**YOUR GOAL**. Take the lines below between the one holding "scientific name: Bos taurus" and the one holding "A: Bos taurus (domestic cow).", inclusive, and copy them exactly. Add nothing.

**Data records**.
━━━━━━━━━━━━━━━━━━━━
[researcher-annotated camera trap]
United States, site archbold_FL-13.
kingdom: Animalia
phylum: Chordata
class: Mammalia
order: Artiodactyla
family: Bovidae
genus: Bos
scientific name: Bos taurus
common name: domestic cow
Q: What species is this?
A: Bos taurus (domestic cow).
━━━━━━━━━━━━━━━━━━━━
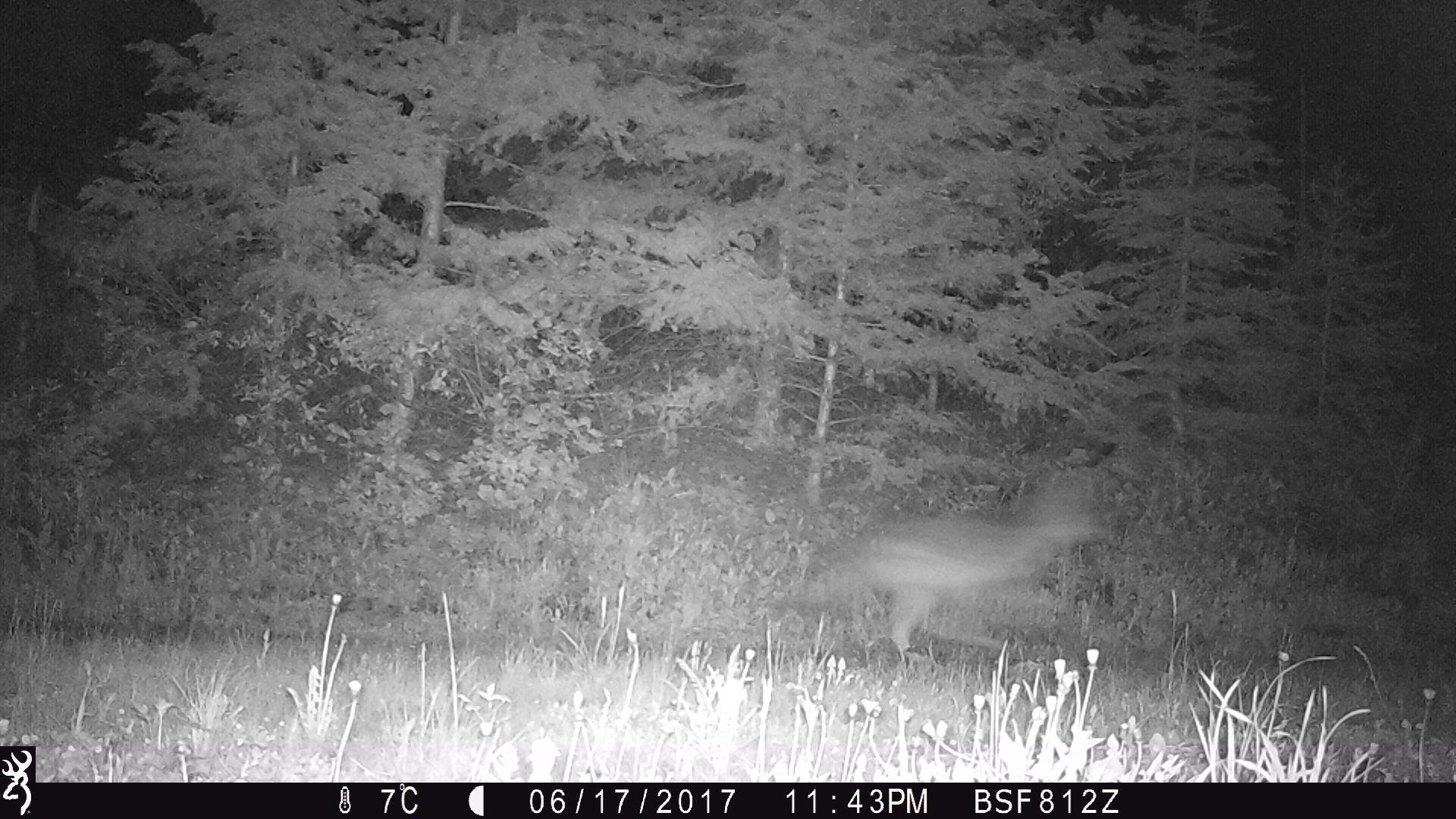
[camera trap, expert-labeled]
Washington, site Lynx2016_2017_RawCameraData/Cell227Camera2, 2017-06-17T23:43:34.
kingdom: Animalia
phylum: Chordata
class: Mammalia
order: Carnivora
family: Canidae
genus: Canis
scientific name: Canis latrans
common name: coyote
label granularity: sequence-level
━━━━━━━━━━━━━━━━━━━━
**ANSWER TO THIS EXERCISE**.
scientific name: Bos taurus
common name: domestic cow
Q: What species is this?
A: Bos taurus (domestic cow).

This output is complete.